Activity:
With the string "info" as the filter, copy each matching line from the records.
>>
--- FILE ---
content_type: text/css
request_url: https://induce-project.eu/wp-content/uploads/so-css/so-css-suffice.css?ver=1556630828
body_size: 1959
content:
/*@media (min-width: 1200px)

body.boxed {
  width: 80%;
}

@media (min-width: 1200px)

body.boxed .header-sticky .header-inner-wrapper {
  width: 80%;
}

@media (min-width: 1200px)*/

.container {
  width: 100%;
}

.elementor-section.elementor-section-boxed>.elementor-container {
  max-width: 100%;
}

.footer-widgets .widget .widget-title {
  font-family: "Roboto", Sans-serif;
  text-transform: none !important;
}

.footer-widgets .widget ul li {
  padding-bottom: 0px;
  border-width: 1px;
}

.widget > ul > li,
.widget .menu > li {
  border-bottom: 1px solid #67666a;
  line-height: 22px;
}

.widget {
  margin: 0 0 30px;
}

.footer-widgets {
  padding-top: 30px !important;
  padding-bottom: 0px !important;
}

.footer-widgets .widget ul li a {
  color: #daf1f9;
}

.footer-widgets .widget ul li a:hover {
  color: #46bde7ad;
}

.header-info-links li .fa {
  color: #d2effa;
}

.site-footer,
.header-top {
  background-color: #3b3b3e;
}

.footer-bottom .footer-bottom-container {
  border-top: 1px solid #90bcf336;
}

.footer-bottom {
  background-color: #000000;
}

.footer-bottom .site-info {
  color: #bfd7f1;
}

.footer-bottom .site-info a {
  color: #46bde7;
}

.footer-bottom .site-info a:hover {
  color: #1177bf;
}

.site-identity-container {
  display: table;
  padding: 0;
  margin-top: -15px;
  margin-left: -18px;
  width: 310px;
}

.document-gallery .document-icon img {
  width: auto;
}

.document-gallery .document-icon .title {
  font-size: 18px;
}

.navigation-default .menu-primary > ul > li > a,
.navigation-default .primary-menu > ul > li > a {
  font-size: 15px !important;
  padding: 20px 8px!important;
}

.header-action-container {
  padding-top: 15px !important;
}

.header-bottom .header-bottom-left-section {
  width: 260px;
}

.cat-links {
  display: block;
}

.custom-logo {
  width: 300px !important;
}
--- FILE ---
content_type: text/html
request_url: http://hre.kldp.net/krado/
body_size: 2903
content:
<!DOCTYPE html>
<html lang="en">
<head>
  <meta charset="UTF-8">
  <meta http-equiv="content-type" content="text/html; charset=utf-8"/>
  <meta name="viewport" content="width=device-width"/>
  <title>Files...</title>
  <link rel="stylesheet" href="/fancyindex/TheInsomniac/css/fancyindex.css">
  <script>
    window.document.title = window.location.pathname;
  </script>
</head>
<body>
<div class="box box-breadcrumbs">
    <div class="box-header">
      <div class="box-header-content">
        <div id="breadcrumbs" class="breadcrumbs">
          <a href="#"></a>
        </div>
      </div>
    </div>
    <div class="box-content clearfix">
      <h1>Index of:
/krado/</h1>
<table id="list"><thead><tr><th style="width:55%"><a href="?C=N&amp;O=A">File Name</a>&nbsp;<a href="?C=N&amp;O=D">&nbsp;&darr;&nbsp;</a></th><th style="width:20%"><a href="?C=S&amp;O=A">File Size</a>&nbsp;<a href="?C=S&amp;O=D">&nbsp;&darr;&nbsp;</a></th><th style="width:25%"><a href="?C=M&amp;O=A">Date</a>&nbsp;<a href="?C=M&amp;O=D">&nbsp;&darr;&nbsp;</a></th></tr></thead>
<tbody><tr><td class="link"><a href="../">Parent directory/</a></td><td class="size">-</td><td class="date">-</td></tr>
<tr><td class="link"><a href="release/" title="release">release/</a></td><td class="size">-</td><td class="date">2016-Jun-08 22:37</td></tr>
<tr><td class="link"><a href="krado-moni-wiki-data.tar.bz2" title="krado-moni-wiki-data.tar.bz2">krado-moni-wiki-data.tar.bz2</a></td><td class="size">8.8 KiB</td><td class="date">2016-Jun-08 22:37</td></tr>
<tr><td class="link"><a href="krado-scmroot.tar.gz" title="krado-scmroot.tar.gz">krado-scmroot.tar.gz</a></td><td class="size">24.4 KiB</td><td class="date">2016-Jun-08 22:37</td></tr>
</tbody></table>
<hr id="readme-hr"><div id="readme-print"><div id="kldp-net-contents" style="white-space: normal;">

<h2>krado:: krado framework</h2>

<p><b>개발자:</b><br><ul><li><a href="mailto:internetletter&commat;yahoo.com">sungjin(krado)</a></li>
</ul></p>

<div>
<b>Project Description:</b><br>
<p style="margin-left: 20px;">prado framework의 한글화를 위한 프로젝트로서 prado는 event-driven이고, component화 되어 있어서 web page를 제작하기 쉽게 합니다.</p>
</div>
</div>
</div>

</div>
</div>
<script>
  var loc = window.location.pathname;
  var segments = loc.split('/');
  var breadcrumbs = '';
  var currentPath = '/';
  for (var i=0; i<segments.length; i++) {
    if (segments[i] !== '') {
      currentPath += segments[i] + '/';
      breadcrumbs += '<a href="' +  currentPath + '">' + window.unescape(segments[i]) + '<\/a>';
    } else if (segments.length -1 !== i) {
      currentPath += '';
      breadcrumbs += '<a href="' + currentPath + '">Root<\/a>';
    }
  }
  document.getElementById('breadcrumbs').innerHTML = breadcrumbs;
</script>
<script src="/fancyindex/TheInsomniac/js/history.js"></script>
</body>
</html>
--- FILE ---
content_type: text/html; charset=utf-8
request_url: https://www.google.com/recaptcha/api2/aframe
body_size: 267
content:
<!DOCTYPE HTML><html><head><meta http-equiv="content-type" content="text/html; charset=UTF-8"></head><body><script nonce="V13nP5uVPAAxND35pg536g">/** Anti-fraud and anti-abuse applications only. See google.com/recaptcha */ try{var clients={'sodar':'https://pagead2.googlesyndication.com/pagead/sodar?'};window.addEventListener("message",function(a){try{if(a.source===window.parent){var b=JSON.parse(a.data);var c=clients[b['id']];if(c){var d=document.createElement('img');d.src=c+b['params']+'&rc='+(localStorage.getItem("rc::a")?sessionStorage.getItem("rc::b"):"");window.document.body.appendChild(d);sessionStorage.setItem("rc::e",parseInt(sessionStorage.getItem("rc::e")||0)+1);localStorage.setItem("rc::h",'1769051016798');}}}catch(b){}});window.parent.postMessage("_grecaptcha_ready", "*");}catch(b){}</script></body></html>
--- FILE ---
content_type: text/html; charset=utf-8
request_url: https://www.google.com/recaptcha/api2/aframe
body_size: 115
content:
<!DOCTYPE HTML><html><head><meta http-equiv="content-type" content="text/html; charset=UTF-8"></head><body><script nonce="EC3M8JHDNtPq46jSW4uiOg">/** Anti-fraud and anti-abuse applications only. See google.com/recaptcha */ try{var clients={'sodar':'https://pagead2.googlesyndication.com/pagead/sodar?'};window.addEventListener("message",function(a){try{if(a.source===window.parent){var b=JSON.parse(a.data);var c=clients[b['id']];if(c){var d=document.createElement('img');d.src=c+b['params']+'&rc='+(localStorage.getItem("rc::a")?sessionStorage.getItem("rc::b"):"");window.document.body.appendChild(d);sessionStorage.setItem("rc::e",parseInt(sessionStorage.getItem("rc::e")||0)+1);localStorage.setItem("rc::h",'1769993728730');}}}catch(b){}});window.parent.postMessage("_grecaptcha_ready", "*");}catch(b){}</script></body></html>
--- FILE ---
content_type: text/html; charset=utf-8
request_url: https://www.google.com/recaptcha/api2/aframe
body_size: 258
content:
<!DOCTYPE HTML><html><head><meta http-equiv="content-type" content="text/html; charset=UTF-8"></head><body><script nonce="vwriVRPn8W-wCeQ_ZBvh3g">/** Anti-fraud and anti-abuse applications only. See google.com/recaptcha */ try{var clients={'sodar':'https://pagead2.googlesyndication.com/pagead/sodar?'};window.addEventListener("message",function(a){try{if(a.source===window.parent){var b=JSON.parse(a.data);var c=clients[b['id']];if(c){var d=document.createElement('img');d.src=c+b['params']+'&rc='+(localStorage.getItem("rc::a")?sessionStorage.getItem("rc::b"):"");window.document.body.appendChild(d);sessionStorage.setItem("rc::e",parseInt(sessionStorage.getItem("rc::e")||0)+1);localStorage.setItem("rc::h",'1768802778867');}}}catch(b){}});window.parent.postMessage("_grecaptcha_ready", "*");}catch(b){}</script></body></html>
<<
Answer box:
.header-info-links li .fa {
.footer-bottom .site-info {
.footer-bottom .site-info a {
.footer-bottom .site-info a:hover {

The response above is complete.